_Entries_:

--- begin ---

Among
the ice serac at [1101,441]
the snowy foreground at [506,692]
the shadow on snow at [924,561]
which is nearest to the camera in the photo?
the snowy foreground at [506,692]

--- end ---
--- begin ---

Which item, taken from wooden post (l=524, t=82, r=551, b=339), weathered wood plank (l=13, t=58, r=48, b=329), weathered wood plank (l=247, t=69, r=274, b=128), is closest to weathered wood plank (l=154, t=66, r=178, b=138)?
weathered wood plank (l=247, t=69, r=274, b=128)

--- end ---

_Goal_:
Count the lines above that contain the string "weathered", treating uppercase and lowercase as different, and give only the number.

_Exercise result_:
2